Siberia wildfires: Russia army planes and thousands of firefighters battle blazes

Siberia wildfires: Russia army planes and thousands of firefighters battle blazes

Siberia wildfires: Russia army planes and thousands of firefighters battle blazes

About 800,000 hectares of forest destroyed so far in region enveloped by smoke as Russia suffers through ‘abnormal heatwave’

A firefighter battles a forest fire in Yakutia.

Reuters
Tue 13 Jul 2021 20.36 EDT

Russia’s army has sent water-bombing planes to support thousands of firefighters battling huge wildfires in Siberia, a region known for its frozen tundra that is now sweltering under a heatwave.

Flames are tearing across 800,000 hectares of forest, and the hardest-hit region of Yakutia in the north has been in a state of emergency for weeks as climate scientists sound the alarm about the potential long-term impact.

On Tuesday, more than 2,600 firefighters were battling blazes in Yakutia, which has borne the brunt of the fires in recent years.

“We’re suffocating, our lungs are being poisoned by acrid smoke,” reads one of two online petitions by Yakutia’s residents addressed to President Vladimir Putin. They are asking for more equipment and forces to combat the fires.

Russia has seen its annual fire season become more ferocious in recent years, as climate change has driven unusually high temperatures across the northern Siberian tundra. This year, temperatures have already hit new record highs.

“The fire risk has seriously flared up across practically the entire country because of the abnormal heatwave,” defence minister Sergei Shoigu said on Tuesday.

Wildfires have destroyed dozens of houses in the central western Chelyabinsk region in Russia.

Putin ordered the defence ministry to assist local authorities, while the army deployed several water-dropping Ilyushin Il-76 aircraft to douse the flames from the sky, Shoigu said, without specifying exactly how many aircraft were sent.

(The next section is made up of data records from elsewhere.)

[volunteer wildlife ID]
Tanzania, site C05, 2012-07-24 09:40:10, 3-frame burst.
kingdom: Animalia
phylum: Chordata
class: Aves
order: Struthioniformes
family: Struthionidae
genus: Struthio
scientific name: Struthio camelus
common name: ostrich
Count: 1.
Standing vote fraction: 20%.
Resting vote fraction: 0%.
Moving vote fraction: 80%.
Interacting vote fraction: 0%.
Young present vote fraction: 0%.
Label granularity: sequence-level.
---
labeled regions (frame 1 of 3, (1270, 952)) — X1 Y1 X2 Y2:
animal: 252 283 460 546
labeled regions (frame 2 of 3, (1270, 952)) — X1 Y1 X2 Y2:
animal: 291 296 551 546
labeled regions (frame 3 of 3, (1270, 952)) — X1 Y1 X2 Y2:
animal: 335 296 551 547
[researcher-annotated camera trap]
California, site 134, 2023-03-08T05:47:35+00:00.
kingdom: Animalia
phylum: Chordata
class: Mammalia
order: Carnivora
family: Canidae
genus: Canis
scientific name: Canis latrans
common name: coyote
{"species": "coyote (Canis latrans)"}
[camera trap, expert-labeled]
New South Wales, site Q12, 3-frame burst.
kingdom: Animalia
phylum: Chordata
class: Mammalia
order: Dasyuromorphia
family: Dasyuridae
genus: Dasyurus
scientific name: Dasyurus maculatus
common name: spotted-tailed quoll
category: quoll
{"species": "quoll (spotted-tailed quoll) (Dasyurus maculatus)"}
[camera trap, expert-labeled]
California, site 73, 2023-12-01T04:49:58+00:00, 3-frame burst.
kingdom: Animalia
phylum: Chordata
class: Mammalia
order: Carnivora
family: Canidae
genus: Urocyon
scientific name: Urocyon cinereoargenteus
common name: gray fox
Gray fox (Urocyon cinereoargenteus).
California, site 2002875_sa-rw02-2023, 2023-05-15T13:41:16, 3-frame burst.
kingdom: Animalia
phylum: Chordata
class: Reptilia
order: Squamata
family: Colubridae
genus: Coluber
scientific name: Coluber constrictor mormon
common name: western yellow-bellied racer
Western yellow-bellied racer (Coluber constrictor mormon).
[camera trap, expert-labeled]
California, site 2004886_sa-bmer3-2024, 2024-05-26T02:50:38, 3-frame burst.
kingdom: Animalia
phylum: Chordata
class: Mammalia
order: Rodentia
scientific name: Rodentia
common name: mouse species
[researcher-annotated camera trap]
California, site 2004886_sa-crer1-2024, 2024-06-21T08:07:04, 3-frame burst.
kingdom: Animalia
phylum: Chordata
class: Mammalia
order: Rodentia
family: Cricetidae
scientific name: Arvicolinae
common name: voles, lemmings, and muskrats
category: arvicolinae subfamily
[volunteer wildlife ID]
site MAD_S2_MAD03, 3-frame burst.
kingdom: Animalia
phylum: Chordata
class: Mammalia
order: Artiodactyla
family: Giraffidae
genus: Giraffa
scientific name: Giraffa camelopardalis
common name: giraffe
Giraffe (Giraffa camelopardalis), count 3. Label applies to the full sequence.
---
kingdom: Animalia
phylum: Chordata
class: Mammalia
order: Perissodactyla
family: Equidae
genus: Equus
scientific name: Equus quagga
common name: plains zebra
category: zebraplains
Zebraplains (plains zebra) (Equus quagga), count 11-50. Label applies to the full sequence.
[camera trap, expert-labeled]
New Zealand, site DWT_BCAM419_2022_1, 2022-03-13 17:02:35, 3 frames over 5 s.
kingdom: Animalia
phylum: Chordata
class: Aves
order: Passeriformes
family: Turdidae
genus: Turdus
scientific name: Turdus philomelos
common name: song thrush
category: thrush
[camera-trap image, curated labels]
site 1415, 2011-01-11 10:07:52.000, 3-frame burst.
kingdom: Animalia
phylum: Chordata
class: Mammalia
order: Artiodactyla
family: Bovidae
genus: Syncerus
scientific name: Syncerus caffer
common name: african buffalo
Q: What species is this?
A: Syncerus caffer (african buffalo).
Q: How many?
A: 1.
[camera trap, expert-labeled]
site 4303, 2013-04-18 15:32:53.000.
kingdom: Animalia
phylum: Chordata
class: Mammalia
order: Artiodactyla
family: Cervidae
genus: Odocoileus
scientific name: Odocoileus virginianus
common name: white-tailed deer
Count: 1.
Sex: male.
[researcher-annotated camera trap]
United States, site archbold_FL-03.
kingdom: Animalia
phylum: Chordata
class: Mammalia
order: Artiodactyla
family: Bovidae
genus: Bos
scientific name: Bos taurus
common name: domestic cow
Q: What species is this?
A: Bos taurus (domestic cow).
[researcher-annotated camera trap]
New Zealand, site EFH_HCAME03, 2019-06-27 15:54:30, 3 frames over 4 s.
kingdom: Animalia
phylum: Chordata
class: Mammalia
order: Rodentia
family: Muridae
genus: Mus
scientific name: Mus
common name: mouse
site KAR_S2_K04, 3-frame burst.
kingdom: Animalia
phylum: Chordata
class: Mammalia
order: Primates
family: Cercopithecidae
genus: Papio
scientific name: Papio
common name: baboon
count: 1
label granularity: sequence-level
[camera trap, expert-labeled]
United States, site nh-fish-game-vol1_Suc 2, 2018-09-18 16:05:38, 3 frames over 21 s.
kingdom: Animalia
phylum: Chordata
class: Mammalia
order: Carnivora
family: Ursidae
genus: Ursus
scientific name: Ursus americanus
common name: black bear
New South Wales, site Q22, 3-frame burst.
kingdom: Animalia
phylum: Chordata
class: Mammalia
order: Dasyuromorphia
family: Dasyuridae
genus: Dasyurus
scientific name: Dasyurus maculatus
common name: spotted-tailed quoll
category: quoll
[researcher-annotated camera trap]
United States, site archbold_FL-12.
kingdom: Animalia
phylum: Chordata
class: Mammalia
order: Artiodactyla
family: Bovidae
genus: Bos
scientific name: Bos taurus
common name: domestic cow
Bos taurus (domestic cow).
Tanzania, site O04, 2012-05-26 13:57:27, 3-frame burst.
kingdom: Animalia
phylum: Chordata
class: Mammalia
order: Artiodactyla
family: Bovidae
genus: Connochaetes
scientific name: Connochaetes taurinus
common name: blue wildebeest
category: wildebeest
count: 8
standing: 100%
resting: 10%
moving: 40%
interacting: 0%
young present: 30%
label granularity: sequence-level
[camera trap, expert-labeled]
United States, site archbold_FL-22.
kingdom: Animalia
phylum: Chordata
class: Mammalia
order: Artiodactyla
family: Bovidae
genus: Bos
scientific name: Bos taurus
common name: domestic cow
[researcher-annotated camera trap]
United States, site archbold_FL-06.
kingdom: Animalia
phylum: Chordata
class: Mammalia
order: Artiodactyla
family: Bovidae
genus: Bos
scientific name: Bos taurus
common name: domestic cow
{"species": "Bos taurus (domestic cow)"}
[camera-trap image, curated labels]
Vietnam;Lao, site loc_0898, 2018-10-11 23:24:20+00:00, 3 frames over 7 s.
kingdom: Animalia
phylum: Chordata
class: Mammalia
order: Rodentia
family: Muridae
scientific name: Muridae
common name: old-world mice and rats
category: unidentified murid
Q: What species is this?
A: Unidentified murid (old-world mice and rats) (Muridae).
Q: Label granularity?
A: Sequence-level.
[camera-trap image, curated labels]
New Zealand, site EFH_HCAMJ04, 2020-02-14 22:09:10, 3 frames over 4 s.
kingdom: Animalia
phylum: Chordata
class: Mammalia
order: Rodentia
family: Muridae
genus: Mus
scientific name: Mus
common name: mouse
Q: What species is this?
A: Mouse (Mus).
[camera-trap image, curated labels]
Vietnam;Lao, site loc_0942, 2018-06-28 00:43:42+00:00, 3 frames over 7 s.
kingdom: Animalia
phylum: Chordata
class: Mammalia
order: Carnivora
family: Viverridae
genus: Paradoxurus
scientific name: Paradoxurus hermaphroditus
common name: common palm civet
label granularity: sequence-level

Fires in Russia’s central Chelyabinsk region last week killed one man and destroyed dozens of village homes.

The Siberian fires have raised fears about the permafrost and peatlands thawing, releasing carbon long stored in the frozen tundra.

Ash from the fires could also blanket nearby snow cover, turning it dark so that it absorbs more solar radiation and warms even faster.

In both 2019 and 2020, Yakutia’s wildfires led to record amounts of greenhouse gases being released from the region, according to the Copernicus Atmosphere Monitoring Service (CAMS), part of a European Union observation programme.

In the past six weeks, fires in the region have produced about 150 megatonnes of carbon dioxide equivalent – close to the 2017 annual fossil fuel emissions of Venezuela, said Mark Parrington, a senior scientist at CAMS.

“We’re still piecing together the information to try and understand what it means for the climate,” he said. “This year we haven’t yet seen so many fires within the Arctic Circle within that region, but just within the last three to four days we’ve started to see a number of hotspots occurring and a lot of smoke,” said Parrington.

The country has struggled under a heatwave that has broken several temperature records in western Russia. Moscow has sweltered through its hottest June day for 120 years after the temperature hit 34.7C.

Smoke hangs over the city of Yakutsk, coming from wildfire-hit Gorny and Khangalassky districts.

In Siberia, the city of Yakutsk hit 35C at one point; and the region’s city of Verkhoyansk – seen as one of the coldest places on Earth – saw temperatures of over 30C, the state weather forecast agency said.

“The temperature is really high, 8-10 degrees higher than the norm. It’s really unusual for the temperature to be over 30 degrees towards the north,” the agency’s head of science, Roman Vilfand, said at a briefing.

He said the temperature should fall in the coming week with rain also increasing, factors that should slightly reduce the risk of new fires sparking, though they might not stop existing fires spreading.

Similar conditions in parts of Canada and the US Pacific north-west have also lead to wildfires. Nearly 60 wildfires were burning across 10 states in the parched American west on Tuesday, with the largest, in Oregon, consuming an area nearly twice the size of Portland.

“These fires will continue to happen with climate change,” said Andrey Shegolev, head of WWF Russia’s forest programme office, who urged more funding for local firefighting efforts. “The question in this situation is, what to do?”